Blue Delta Capital Partners, a Tysons-based venture capital firm, is preparing to make more equity investments in local growth-stage tech firms serving the federal government following the close of a $250 million fund.

The firm plans to offer noncontrolling ownership investments of between $15 million and $50 million from its Blue Delta Capital Fund IV, its largest fund to date and one that follows the $215 million Fund III it launched in December 2021. Blue Delta Capital boasts more than $665 million in assets under management across several funds it has launched since its founding in 2009.

For Fund IV, which Blue Delta Capital General Partner Mark Frantz told me took only a few weeks to raise, the firm plans to back established firms that need additional capital for growth.
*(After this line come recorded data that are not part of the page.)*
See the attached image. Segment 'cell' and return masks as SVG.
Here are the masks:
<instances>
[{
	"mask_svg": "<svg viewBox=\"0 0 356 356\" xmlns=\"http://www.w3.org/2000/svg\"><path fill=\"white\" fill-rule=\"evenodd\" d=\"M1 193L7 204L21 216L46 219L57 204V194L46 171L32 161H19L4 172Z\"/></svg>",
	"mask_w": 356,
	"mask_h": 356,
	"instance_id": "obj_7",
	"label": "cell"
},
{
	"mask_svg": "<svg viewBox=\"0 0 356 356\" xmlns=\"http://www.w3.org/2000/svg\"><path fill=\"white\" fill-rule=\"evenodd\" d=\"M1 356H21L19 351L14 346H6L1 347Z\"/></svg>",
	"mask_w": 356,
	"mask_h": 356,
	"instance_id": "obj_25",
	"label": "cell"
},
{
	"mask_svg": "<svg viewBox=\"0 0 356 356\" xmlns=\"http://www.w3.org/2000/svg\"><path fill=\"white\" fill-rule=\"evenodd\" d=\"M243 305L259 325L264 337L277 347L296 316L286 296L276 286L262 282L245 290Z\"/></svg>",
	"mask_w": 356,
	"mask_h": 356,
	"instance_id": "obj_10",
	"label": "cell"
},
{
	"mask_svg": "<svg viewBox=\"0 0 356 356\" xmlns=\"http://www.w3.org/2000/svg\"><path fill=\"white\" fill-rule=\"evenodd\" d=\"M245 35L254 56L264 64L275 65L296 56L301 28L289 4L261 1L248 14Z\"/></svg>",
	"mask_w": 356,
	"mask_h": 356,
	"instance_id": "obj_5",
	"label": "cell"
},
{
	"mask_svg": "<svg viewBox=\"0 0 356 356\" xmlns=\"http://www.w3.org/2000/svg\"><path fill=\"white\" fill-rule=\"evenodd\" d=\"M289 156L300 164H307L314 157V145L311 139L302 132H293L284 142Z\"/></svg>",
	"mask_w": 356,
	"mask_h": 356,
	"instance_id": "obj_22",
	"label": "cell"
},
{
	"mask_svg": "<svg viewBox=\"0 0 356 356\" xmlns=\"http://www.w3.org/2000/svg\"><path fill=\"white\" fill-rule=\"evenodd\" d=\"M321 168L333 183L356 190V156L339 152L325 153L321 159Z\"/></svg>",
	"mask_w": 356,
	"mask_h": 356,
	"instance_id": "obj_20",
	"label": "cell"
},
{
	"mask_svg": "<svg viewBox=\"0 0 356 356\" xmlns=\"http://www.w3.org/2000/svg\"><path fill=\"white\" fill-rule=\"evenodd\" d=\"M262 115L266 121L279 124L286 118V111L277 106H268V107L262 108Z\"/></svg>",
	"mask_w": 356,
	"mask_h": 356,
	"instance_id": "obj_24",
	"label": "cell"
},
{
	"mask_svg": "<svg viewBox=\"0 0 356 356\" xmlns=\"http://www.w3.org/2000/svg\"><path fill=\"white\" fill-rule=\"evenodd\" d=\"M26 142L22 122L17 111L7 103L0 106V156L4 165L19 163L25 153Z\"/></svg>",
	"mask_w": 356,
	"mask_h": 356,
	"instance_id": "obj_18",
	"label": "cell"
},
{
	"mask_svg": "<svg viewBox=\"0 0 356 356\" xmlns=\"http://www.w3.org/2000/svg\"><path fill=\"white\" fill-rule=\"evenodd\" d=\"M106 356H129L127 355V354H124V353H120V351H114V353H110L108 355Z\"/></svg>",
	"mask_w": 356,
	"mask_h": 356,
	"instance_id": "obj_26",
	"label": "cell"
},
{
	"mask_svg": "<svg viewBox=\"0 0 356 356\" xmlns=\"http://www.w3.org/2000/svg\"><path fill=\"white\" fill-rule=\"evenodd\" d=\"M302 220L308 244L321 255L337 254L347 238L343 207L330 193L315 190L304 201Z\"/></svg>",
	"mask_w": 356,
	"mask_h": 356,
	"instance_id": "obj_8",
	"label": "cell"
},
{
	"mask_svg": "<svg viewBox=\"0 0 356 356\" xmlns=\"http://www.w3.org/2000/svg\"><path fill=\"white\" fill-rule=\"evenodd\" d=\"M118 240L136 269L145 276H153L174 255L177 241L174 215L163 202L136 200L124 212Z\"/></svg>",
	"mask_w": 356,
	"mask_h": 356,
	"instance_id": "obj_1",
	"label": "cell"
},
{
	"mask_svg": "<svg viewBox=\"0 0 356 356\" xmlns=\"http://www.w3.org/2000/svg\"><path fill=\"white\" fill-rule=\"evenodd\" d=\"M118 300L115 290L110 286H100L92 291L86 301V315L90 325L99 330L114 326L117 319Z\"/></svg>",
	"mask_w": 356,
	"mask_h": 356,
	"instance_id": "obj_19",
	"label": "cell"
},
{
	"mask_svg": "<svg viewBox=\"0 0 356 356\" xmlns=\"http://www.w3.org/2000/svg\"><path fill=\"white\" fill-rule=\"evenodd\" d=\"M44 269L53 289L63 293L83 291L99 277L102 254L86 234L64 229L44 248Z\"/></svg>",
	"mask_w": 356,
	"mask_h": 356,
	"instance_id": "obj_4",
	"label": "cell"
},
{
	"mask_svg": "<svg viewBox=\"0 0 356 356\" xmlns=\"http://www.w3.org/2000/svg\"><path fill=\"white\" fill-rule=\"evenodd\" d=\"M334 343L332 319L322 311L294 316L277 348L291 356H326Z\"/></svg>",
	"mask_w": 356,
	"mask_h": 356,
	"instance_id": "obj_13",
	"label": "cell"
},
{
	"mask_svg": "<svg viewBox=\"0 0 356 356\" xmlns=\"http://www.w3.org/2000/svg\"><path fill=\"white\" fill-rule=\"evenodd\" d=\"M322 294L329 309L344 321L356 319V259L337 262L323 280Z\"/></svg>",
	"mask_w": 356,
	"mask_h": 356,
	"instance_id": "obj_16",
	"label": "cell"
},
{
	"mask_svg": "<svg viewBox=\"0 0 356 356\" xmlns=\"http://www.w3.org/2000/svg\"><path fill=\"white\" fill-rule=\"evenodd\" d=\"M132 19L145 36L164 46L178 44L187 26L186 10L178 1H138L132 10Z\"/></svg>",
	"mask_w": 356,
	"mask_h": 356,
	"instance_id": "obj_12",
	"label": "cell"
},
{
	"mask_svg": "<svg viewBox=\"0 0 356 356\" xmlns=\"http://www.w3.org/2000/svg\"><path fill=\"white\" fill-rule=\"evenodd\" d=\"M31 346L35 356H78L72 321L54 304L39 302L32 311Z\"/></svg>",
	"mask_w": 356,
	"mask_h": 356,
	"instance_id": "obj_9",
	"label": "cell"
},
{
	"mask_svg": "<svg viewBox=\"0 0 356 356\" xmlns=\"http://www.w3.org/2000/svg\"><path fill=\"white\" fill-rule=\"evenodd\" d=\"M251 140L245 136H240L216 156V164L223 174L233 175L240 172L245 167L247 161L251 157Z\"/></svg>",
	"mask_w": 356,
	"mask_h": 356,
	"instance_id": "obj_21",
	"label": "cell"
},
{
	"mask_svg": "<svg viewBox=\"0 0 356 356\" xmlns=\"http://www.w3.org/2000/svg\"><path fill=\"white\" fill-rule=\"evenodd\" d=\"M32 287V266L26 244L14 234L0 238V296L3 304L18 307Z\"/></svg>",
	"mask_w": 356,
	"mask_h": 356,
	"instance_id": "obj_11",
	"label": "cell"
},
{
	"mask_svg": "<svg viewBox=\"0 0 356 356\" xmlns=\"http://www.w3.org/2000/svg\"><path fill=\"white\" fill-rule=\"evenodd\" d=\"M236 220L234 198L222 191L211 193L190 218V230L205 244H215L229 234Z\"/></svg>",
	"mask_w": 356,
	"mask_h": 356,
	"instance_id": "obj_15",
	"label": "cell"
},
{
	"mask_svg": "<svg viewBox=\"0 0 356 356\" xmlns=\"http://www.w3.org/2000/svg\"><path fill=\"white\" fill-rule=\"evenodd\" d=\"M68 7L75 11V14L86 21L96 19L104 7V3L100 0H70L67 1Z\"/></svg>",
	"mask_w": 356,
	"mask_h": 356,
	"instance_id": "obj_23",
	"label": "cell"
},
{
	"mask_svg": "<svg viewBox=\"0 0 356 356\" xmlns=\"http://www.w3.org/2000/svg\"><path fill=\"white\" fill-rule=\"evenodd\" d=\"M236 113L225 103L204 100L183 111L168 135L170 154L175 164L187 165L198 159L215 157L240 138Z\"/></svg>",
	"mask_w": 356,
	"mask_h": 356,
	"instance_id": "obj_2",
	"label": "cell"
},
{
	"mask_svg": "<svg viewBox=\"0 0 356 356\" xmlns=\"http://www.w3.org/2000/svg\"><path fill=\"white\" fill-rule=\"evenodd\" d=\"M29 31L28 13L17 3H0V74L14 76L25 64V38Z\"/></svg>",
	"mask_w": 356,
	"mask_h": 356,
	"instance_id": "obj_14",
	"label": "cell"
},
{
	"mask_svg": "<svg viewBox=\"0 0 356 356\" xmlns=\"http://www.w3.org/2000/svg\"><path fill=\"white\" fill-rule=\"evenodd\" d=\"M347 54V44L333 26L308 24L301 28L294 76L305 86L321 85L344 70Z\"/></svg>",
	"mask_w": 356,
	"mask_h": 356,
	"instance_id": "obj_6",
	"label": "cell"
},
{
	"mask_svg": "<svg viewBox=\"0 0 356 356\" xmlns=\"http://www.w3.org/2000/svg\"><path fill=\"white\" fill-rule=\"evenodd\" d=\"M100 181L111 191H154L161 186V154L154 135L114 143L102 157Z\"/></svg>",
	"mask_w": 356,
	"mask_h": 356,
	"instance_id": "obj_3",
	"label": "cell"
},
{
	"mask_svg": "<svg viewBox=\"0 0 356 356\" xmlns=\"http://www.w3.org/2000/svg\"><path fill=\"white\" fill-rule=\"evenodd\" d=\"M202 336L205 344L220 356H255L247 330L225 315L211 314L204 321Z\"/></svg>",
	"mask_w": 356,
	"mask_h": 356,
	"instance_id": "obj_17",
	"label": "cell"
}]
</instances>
These companies must generate at least $40 million in revenue annually and provide some sort of service or solution for the U.S. government.

"Think mini SAICs, mini CACIs, mini Leidoses on a much smaller scale," Frantz told me. "They're people who work and learn and grow up around here doing high-end software development, they're working on cybersecurity stuff, cloud analytics, AI and [machine learning]."

Frantz said he expects to cut two to three checks per year out of this fund and envisions having it fully deployed in the next three years. While he declined to share the names of the dozens of U.S.-based institutional investors that participated, he noted all but one of them are repeat investors from prior funds from the firm.

He added that even though capital from the fund has been solicited from across the country, it'll likely only get invested into companies that have a headquarters somewhere in Greater Washington.

"This is our hometown; this is a hometown fund focused on our hometown sector," Frantz said. "This is where the money is going to get deployed."

Frantz said in addition to the financial backing, Blue Capital Capital, which has about a dozen employees, will help the companies with operations and talent recruitment as well as M&A support to help them grow. He noted that the fund's relatively smaller size compared to some of the firm's peers will allow Blue Delta Capital to have more favorable terms with its limited partners and portfolio companies.

The arrival of the latest fund could come as a boon for local tech firms seeking outside investment.

According to a July report from data analytics firm PitchBook and the National Venture Capital Association, the number of venture capital deals to Greater Washington companies is continuing to see an overall decline, a trend mirroring national activity that appears to favor bigger bets at the expense of more frequent ones. It's estimated that local firms reached terms for 67 venture capital deals between April and June, down from 102 deals in the second quarter of 2023 but a slight uptick from the 64 deals in the first quarter, a revision from initial findings.